____ Data entries

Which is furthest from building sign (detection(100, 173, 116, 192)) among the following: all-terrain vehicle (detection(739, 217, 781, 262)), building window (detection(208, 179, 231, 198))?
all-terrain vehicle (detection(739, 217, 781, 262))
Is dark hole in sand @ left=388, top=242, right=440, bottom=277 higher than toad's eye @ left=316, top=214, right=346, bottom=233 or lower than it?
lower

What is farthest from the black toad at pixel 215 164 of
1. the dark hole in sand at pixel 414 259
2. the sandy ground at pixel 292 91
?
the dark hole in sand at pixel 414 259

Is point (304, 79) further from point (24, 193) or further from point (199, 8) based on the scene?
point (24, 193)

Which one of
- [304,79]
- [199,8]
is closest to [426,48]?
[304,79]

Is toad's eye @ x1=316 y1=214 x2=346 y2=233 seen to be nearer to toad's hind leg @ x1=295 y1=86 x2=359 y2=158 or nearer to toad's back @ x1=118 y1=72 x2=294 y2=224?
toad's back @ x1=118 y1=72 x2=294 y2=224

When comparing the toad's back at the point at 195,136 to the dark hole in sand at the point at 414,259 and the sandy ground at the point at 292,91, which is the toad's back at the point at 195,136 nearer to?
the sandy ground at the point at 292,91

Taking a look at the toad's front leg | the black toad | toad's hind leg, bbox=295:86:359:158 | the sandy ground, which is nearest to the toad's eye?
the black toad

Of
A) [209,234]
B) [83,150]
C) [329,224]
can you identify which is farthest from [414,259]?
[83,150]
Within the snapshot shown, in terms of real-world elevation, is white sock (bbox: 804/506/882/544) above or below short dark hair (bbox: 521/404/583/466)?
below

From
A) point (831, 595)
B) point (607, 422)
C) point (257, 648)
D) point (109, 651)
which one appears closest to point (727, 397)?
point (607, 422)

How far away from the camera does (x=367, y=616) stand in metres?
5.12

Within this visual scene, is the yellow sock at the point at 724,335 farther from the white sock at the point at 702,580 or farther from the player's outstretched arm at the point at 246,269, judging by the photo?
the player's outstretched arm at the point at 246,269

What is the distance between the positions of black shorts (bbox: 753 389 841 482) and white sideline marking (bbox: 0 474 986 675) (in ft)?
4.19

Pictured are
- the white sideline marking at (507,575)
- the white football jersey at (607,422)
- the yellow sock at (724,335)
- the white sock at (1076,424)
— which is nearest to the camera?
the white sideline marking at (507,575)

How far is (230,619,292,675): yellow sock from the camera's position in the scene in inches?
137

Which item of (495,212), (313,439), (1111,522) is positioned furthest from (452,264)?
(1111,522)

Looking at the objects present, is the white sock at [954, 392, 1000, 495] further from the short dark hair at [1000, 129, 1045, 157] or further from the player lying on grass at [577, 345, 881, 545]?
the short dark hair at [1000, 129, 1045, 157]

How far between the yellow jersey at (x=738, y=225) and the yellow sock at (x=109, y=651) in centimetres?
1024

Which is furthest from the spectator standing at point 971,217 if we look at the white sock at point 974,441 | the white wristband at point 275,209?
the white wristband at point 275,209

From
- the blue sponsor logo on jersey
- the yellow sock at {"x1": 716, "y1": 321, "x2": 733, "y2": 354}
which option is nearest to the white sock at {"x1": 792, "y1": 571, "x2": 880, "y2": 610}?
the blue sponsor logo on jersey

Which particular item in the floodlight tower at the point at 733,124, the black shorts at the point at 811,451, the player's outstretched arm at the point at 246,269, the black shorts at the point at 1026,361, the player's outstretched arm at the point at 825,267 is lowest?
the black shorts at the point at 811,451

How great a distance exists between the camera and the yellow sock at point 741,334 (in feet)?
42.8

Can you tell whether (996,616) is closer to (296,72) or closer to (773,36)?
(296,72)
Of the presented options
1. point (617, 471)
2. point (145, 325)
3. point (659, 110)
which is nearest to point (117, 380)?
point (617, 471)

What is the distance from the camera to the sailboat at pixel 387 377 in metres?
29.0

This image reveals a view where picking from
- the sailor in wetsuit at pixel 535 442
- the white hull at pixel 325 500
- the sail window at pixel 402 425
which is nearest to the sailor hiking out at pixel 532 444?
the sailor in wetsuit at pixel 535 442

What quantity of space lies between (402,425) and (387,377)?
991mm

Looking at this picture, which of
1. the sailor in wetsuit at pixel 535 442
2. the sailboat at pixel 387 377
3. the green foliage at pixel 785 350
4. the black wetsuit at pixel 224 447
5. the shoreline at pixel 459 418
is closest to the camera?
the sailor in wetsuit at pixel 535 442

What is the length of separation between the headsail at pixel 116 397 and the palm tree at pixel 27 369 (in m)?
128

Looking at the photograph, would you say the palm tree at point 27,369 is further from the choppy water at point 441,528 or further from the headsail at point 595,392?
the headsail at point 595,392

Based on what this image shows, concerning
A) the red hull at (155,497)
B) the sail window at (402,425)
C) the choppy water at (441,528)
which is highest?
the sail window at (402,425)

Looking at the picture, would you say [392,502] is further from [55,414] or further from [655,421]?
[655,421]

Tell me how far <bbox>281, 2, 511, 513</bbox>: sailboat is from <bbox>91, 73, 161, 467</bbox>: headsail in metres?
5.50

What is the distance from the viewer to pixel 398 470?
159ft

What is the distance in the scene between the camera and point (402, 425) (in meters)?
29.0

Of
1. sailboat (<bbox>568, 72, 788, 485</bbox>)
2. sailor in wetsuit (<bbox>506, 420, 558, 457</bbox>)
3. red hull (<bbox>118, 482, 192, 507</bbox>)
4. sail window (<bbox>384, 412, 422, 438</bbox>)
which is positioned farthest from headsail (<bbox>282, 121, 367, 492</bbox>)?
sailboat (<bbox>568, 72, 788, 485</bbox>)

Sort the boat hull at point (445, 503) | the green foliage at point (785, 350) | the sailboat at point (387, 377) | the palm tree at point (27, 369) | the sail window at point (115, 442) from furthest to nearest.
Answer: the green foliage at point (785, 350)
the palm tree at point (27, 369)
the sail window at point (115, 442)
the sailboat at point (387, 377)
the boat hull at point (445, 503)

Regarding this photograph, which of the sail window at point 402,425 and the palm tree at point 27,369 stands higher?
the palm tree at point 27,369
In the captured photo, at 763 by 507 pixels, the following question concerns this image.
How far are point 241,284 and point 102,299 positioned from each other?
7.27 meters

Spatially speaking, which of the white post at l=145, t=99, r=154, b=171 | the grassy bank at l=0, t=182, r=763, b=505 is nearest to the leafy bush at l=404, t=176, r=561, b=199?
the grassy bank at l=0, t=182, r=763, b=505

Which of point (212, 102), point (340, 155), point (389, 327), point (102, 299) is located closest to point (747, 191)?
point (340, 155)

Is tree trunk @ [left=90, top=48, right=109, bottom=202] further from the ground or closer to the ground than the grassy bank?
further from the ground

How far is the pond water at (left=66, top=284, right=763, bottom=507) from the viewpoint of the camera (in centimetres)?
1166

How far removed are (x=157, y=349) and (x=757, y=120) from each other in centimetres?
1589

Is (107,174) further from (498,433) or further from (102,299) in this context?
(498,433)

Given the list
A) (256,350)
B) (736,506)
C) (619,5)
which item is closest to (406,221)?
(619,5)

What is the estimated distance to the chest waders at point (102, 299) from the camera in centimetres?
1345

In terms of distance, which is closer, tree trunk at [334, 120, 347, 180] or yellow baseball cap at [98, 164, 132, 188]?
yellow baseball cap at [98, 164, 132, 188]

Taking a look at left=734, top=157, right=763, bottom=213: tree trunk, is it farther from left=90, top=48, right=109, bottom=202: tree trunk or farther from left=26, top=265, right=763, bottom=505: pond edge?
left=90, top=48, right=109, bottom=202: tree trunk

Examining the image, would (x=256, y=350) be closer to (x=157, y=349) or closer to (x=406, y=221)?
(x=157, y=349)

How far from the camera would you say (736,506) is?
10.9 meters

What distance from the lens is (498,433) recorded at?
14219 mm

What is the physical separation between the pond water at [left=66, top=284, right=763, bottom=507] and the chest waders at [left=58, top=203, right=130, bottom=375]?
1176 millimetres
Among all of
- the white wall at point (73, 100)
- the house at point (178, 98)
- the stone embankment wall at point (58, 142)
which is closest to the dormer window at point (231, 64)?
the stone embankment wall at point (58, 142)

________

What to do: Format everything from the line containing "How far is the" down to the end of the records as a JSON list of strings, one string per line, leaving out blank lines.

Finished exercise:
[
  "How far is the pond water at (left=66, top=284, right=763, bottom=507) from the viewpoint of the camera (in centimetres)?",
  "1166",
  "How far removed are (x=157, y=349) and (x=757, y=120) from each other in centimetres?",
  "1589",
  "Is (107,174) further from (498,433) or further from (102,299) in this context?",
  "(498,433)",
  "Given the list",
  "A) (256,350)",
  "B) (736,506)",
  "C) (619,5)",
  "which item is closest to (406,221)?",
  "(619,5)",
  "What is the estimated distance to the chest waders at point (102, 299) from the camera in centimetres?",
  "1345",
  "In terms of distance, which is closer, tree trunk at [334, 120, 347, 180] or yellow baseball cap at [98, 164, 132, 188]?",
  "yellow baseball cap at [98, 164, 132, 188]",
  "Taking a look at left=734, top=157, right=763, bottom=213: tree trunk, is it farther from left=90, top=48, right=109, bottom=202: tree trunk or farther from left=26, top=265, right=763, bottom=505: pond edge?",
  "left=90, top=48, right=109, bottom=202: tree trunk",
  "Examining the image, would (x=256, y=350) be closer to (x=157, y=349) or closer to (x=406, y=221)?",
  "(x=157, y=349)",
  "How far from the camera would you say (736,506) is?",
  "10.9 meters",
  "What distance from the lens is (498,433) recorded at?",
  "14219 mm",
  "What is the physical separation between the pond water at [left=66, top=284, right=763, bottom=507] and the chest waders at [left=58, top=203, right=130, bottom=375]?",
  "1176 millimetres",
  "Among all of",
  "- the white wall at point (73, 100)",
  "- the house at point (178, 98)",
  "- the stone embankment wall at point (58, 142)",
  "which is closest to the dormer window at point (231, 64)?",
  "the stone embankment wall at point (58, 142)"
]